The rate structure change was required to:
- Address increasing fixed costs
- Fund critical infrastructure improvements that increase safety and reliability
- Support environmentally sustainable power
- Ensure stability for the utility as customer demand and use patterns change
The base charge applies per meter and is based on the type of building that is served and the amperage rating of the customer’s primary fuse box or breaker panel.
Instead of incrementally increasing over the next four years, the base charge is scheduled to increase on April 1, 2023 and again in 2024. The increase of the base charge will coincide with a reduction in the energy usage (kWh) charge. Because of that, impacts to customers’ bills will be minimal, with the typical PUD customer experiencing changes of just a few dollars of increase or decrease per month.
The base charge for medium-sized customers (most single-family homes) will be increased from 10 cents/day to 34 cents/day, or approximately $7.50 per month. To balance the increase to the base charge, the energy usage charge for medium-sized residential customers will decrease from 10.47 cents/kWh to 10.14 cents/kWh, a savings of approximately $3.65/month.
The amount of the base charge is based on home size and type. Customers are categorized as:
- Small (multi-family dwellings or small electrical services like garages or well pumps),
- Medium (single-family homes),
- Large (large homes with high energy demands) and
- Extra large (very large homes with multiple structures).
The large and extra-large categories apply only to new customers connected on or after April 1, 2022.
All customers pay either the daily base charge plus the usage charge or the minimum bill charge (53 cents/day), whichever is higher. By April 1, 2024, the minimum daily charge will be eliminated.
The base charge provides increased stability for the PUD as new homes connect to the electrical system. The base charge will pay for the fixed costs of connecting customers to the grid, including billing and meter maintenance.
As of April 1, 2023, PUD residential customers’ rate is 10.137 cents/kWh after the BPA Residential Exchange Credit is applied.
Sample PUD bill with base charge:
Frequently asked questions
The PUD’s base charge is designed to better align rate recovery with the sources of fixed costs it incurs on behalf of customers, including meter maintenance and billing. The charge results in more predictable and stable bills for our customers and revenue for the PUD, which will allow the PUD to focus on keeping rates low, minimizing the need for rate increases and freeing up funds for energy-efficiency and income-qualified programs.

++++++

Continue the text on the utility base charge, picking up after its final sentence. The material that comes next has no connection to the text about the utility's base charge.

Data segment →
++++++

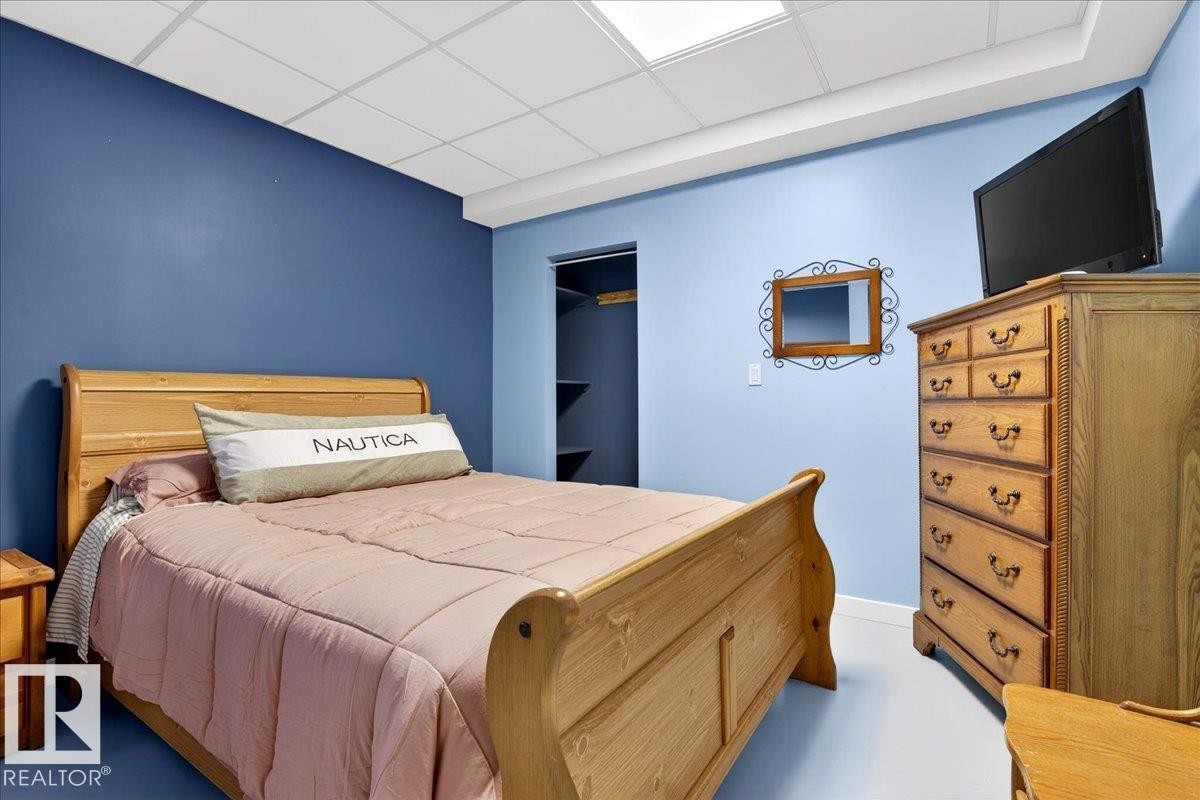 Room featuring a drop ceiling with integrated lighting, two-tone wall paint, a built-in closet with shelving, and light-toned flooring - 5019 48 Avenue, Chipman, AB - Indoor Photo Showing Bedroom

++++++

Reply to the task →
Customers are charged the minimum charge of 53 cents per day only if it is greater than the combination of the month’s base charge and kWh usage charge. The daily base charge is applied in addition to the month’s total kWh usage charge. The minimum daily charge will be discontinued as of April 1, 2024.
The base charge is currently at $0.08 per day ($2.24 to $2.56 per billing cycle) for small customers and $0.10 per day ($2.80 to $3.20 per billing cycle) for medium customers. The base charge is scheduled to increase on April 1 over the next two years while the energy usage charge is reduced. New customer base charges in the large ($21) and extra-large ($27) categories will only apply to customers connected on or after April 1, 2022, and also be phased in over the next two years. Currently the PUD has no plans to increase the base charge beyond 2024.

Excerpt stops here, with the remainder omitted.